Kaster tied the timber and ecological goals together directly, saying “healthy forests and healthy wood products infrastructure go hand in hand.”
Policy Context
Montana has long pressed federal land managers to increase timber harvest levels on national forests within the state, citing both economic benefits to rural communities and the need to thin overgrown stands that are vulnerable to insects, disease, and fire. The tri-forest plan’s sustained-yield structure is designed to give mills and logging contractors a more predictable long-term supply — a concern the industry has raised repeatedly as federal timber sales have fluctuated over the years.
The Gianforte administration has pursued a range of state-federal coordination tools, including Good Neighbor Authority contracts, to move restoration work forward without waiting solely on federal agency timelines. Expanding those partnerships has been central to the governor’s approach to public lands policy. His administration has also pushed back against outside groups seeking to restrict land-use and wildlife management practices in Montana, signaling a broader posture of defending state prerogatives on natural resource questions.
With wildfire seasons growing longer and more destructive across the West, the political case for active management has gained ground in both Helena and Washington. The Trump administration’s Forest Service, under Chief Schultz, has signaled greater openness to increasing harvest targets on federal land, giving state officials a willing partner for agreements like the tri-forest plan.
What Comes Next
The initial ten-year action period will serve as the operational phase for the sustained-yield unit, with harvest volumes offered across all three forests on a coordinated schedule.
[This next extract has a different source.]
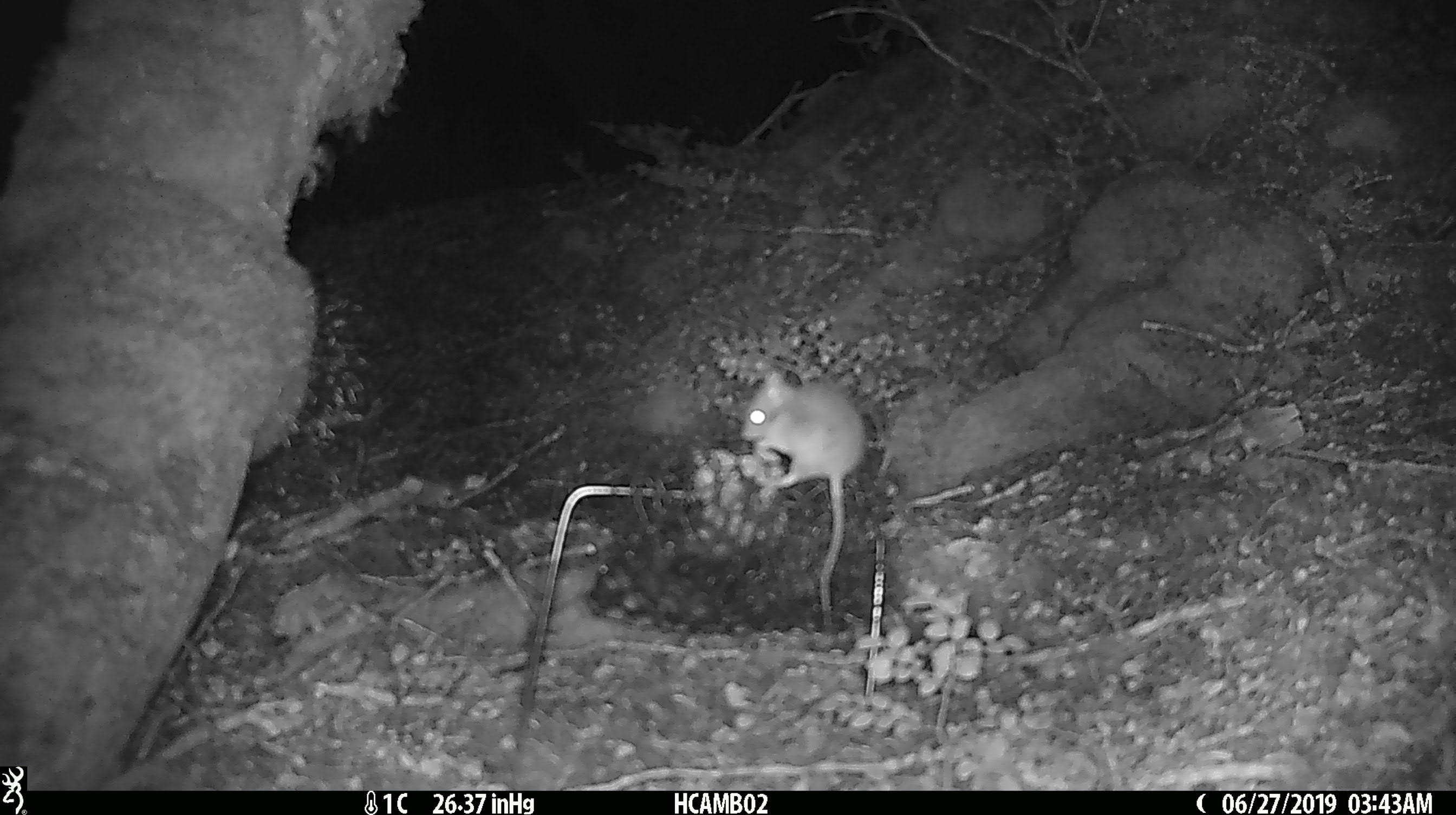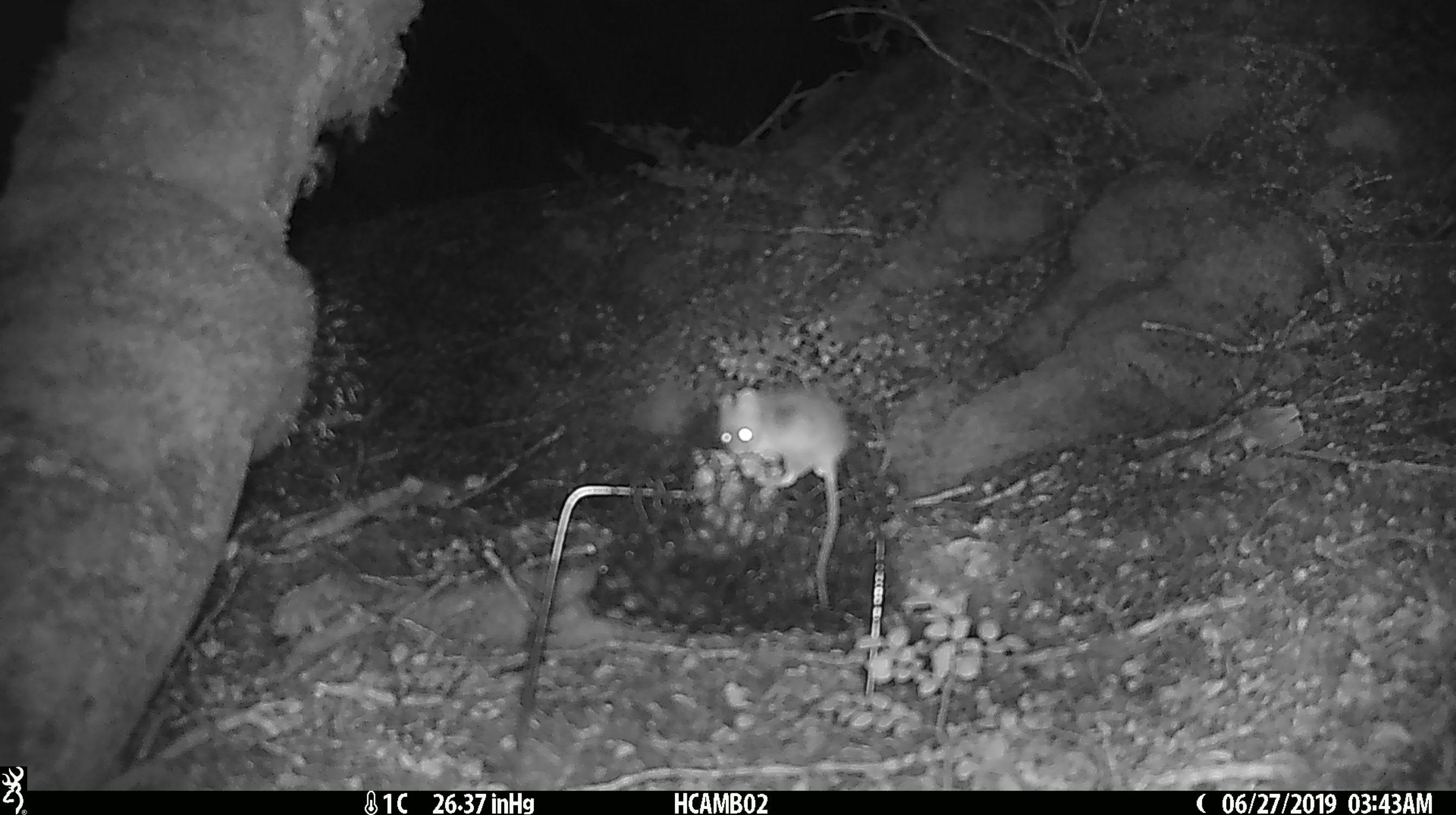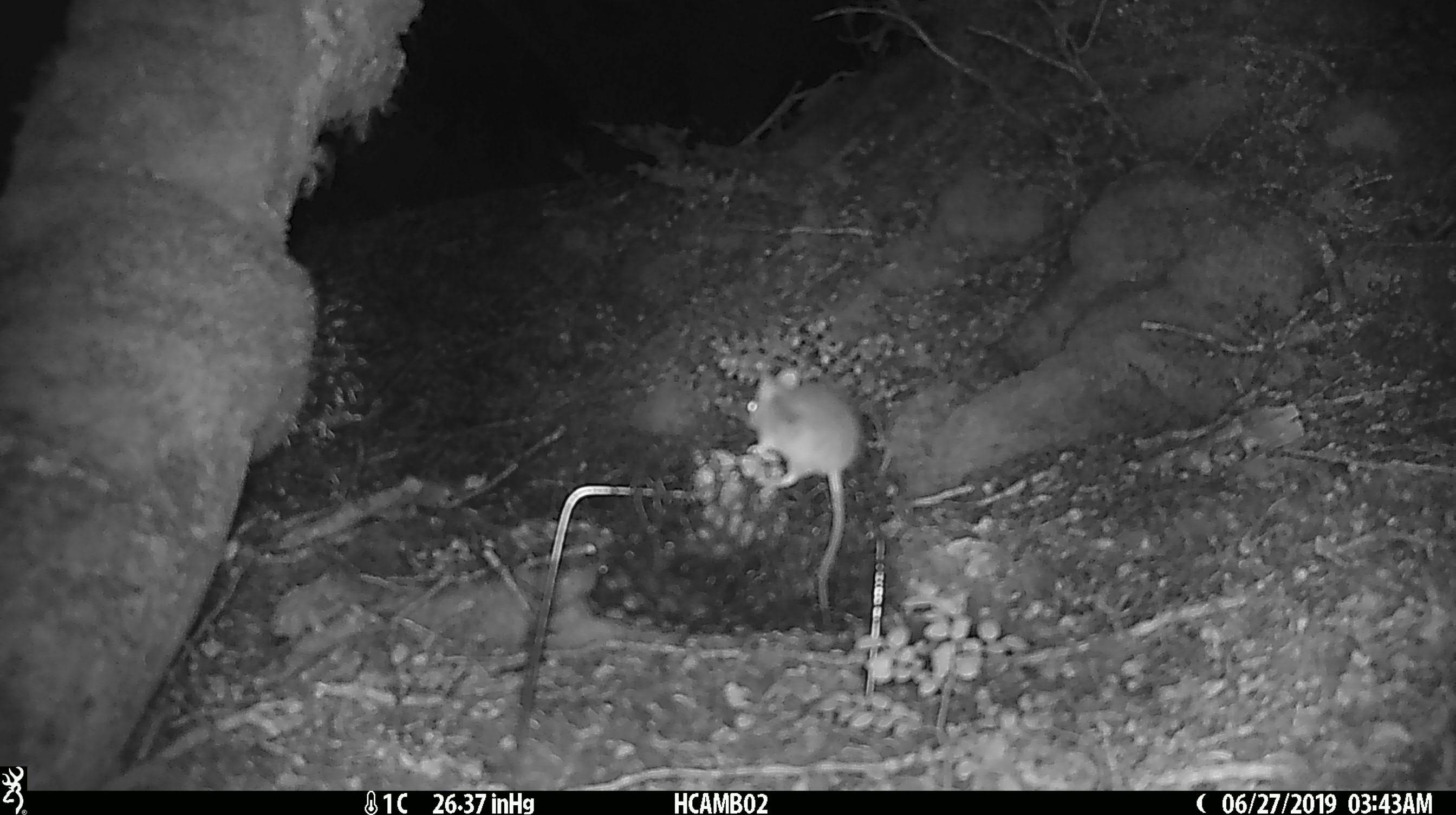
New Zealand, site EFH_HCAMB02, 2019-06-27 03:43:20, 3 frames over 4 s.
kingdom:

State and federal officials are expected to continue refining implementation details, including how restoration contracts and timber sales will be sequenced to maximize both ecological and economic outcomes.
The DNRC will remain an active partner through Good Neighbor Authority agreements, allowing the state to continue hands-on involvement in federal forest work. With the 2025 Shared Stewardship Agreement providing the legal and policy foundation, officials indicated the tri-forest framework is intended to be durable beyond a single administration or federal leadership team.